York Actors Collective presents Till The Stars Come Down, Theatre@41, Monkgate, York, April 14 to 18, 7.30pm, Tuesday to Friday; 2pm and 6pm, Saturday. Box office: tickets.41monkgate.co.uk.

Lucinda Rennison’s Aunty Carol and company debutante Laura Haynes-Bury’s Leanne in rehearsal for York Actors Collective’s Till The Stars Come Down

Who is in York Actors Collective’s cast for Till The Stars Come Down?

DARREN Barrott, as Marek; Victoria Delaney, Maggie; Clare Halliday, Hazel; Laura Haynes-Bury, Leanne; Chris Pomfrett, Tony; Lucinda Rennison, Aunty Carol; Neil Vincent, John; Joy Warner, Sylvia, and Daniel Wilmot, Uncle Pete.

Victoria, last seen in York Settlement Community Players’ Blue Remembered Hills at York Theatre Royal Studio in February, has taken over the role of Maggie in a late change of cast. “As always, Vic has proved to be a wonderful replacement,” says director Angie Millard.

York Actors Collective founder and director Angie Millard, left, with stage manager Em Peattie

Angie Millard: Back story

INVOLVED with theatre since her teens, this continued as a drama student at Warwick University and at Jim Haine’s Arts Lab in Drury Lane, London.

Worked in Theatre in Education groups at Phoenix Theatre, Leicester, and Greenwich Theatre,  London.

After moving north 20 years ago, she joined the casts of many York Theatre Royal community productions and the York Mystery Plays. Then, via York Settlement Community Players, she returned to directing, launching York Actors Collective in 2023.
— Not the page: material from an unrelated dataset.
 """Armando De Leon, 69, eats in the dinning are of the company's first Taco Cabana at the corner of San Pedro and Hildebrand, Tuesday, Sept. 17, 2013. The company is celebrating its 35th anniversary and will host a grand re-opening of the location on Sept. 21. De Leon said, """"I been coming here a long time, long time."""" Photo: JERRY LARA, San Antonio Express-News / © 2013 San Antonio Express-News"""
This independent group has come together to perform plays and to offer thought- provoking and entertaining theatre, staging Joe Orton’s Entertaining Mr Sloane in 2023, Alexander Zeldin’s Beyond Caring in 2024 and Nina Raine’s Tiger Country last year at Theatre@41, Monkgate, as well as J. M. Barrie’s Mary Rose at York Theatre Royal Studio in Autumn 2024.
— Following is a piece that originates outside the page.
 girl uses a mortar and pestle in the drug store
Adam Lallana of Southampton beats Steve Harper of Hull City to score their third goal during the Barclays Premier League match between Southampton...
Blazing Grannies to premiere F Mary Callan’s Bible stories, Voices From The Wilderness, at Spurriergate Centre, York

The poster artwork for Blazing Grannies’ Voices From The Wilderness

BLAZING Grannies stage F Mary Callan’s new play Voices From The Wilderness at the Spurriergate Centre, Spurriergate, York, from tonight to Saturday.

Directed by Baron Productions’ Daniel Wilmot, this Bible show is “designed to plug the gap caused by the lack of York’s big Mystery Plays this year”. 
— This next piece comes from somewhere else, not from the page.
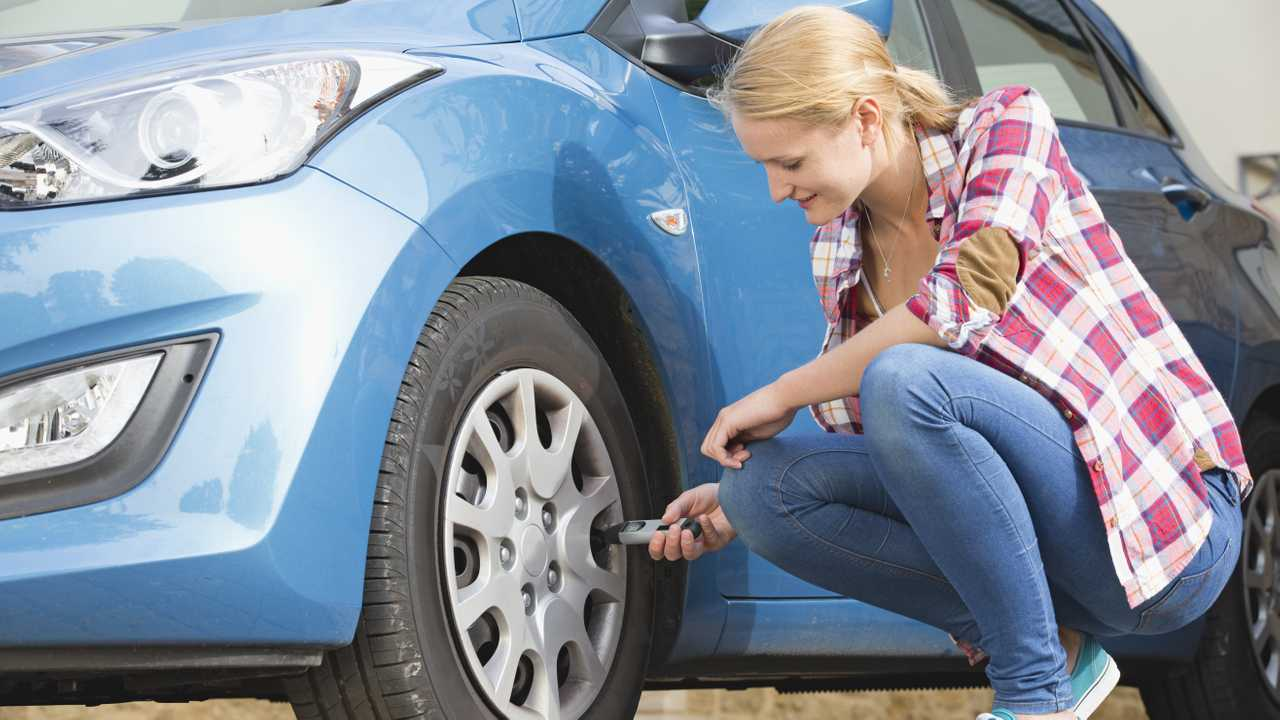 Woman checking car tyre pressure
“My script is a parade of Old Testament characters telling their ‘inside stories’, followed by a few New Testament characters, leading to Christ’s crucifixion and Resurrection,” says Mary, a poet, storyteller and trained catechist in the Middlesbrough diocese.

“I have performed many of them in my one-woman Bible shows at the Edinburgh Fringe, but they have been taken to a new level under Daniel’s lively direction. Our team of amateur actors, playing multiple roles, are incredible.”

Rooted in dramatic and tragic ancient human stories from the Bible and the Quran, Voices From The Wilderness invites this week’s audiences to “discover God’s kindness to Adam and Eve after their disobedience; wander across the wilderness with Moses; flee from the destruction of Sodom and Gomorrah, so close to modern Gaza.

“Be baffled with Joseph, wondering how to handle a surprise pregnancy. Grieve with the bereaved parents in Bethlehem. Listen to the soldiers tormenting their surprise prisoner, Jesus from Nazareth: is he really the King of the Jews?”.”

Callan’s script, in keeping with the medieval Mystery Plays, seeks to “makes the Bible stories utterly relevant to our own era’s trauma and anxieties, leading us, finally, to hope the impossible”.

The cast comprises Phyllis Carson-Smith, Wilma Edwards, Adam Marsdin, Michael Maybridge, Julie Speedie and Pietro Spicer.

For tickets, go to: ticketsource.co.uk/blazing-grannies.